A sudden wind passes by, making me unprepared, allowing the papers in my hand to slip right out. I curse at that, jumping around, hoping to catch at least one of them but to no avail. I stand up straight, giving up on them.

It's about time I go home, anyway.

I wasn't able to have any breakfast earlier so I don't have the energy to stay out pleading for a job any longer. I sigh in relief at the thought of being done roaming the streets for the day as I put my hands inside my pant pockets. I look around, noticing that the streets are just as busy and diverse as they were earlier, the suffocating feeling in my stomach coming back to me.

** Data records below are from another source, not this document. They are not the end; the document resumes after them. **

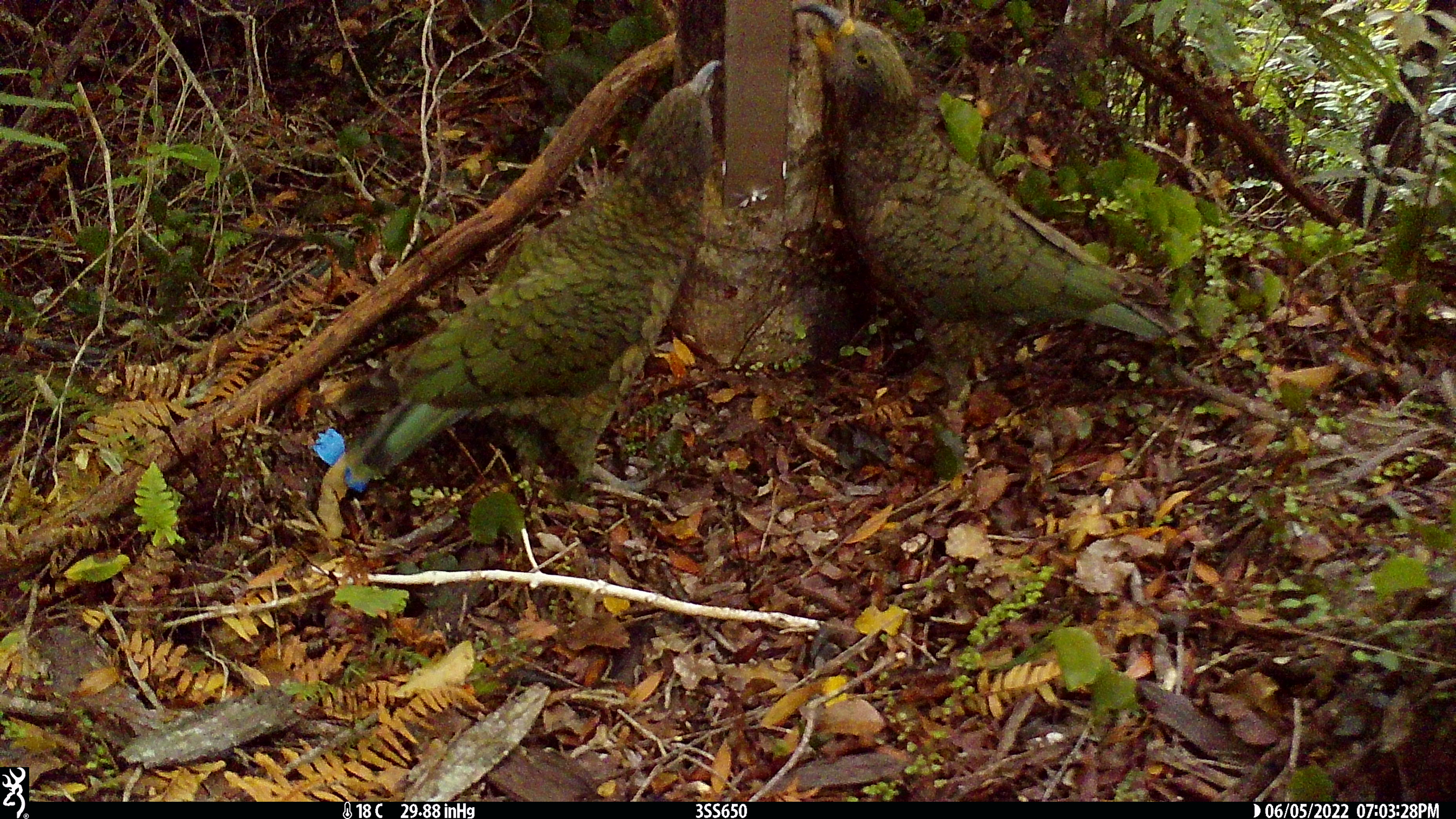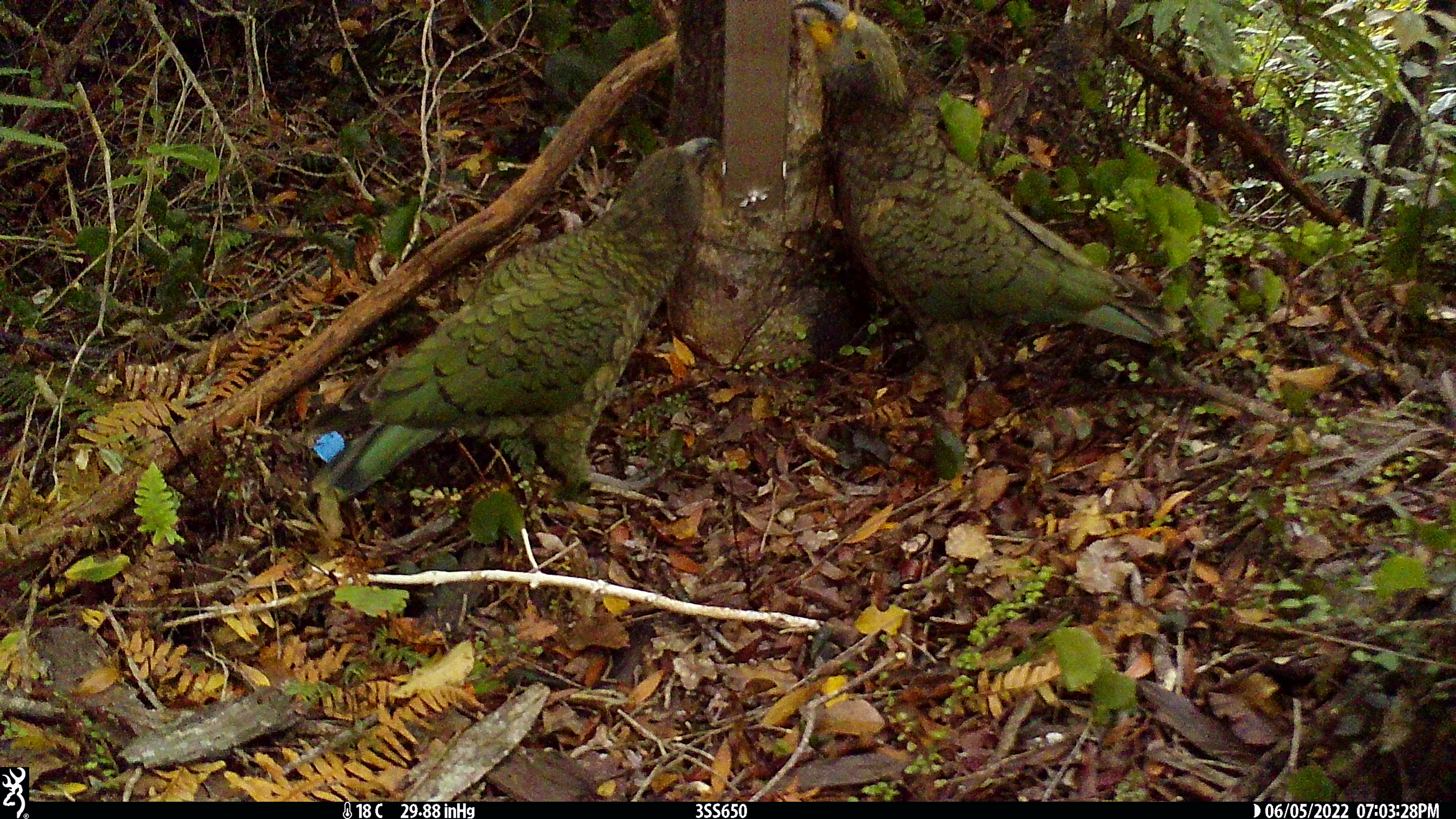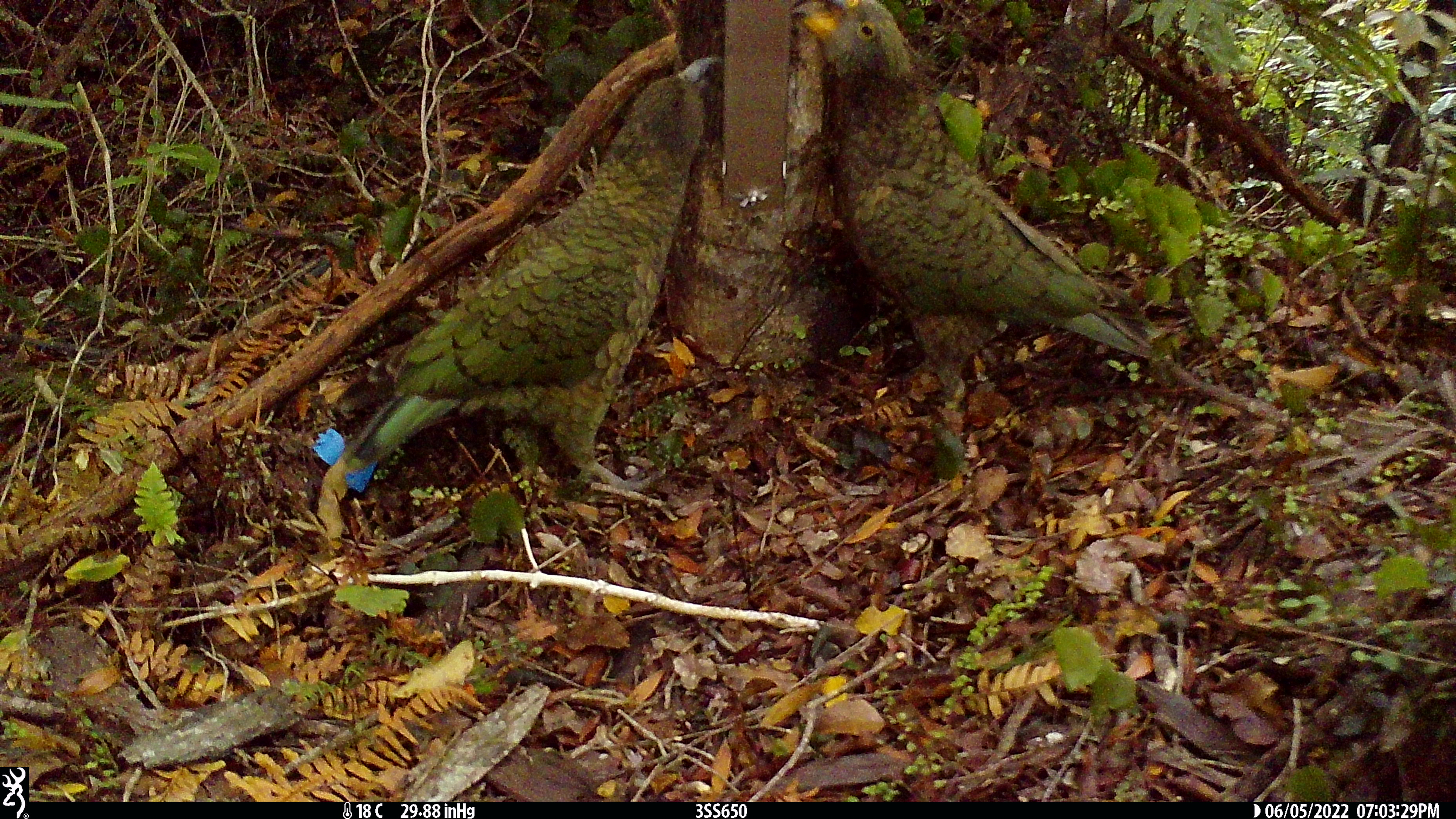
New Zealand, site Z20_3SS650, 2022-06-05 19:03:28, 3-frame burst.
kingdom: Animalia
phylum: Chordata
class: Aves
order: Psittaciformes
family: Strigopidae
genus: Nestor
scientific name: Nestor notabilis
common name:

I look down at my shoes, seemingly more interesting as I continue walking. That is until I come stumbling and fall onto the concrete floor. I hiss in pain.

"I'm so sorry!" The culprit to my pain shouts, only giving me a glance before running off again.

I sigh but let the accident go and attempted to stand up but it only ended as an attempt as I felt hot liquid dripping down my head. "What the fuck?!" I yell in exasperation, looking up to see no one. I turn my head around to see the person who spilled their coffee on me running to the person who had made me fall, and indistinct shouts were heard.

Can life get any worse at the moment?

You would think after a life full of misfortune I would get used to it but every passing day just makes me hate my life even more.

I wonder what my parents were thinking when they named me Lucky. They probably jinxed my life as Jordan Lucky Anderson.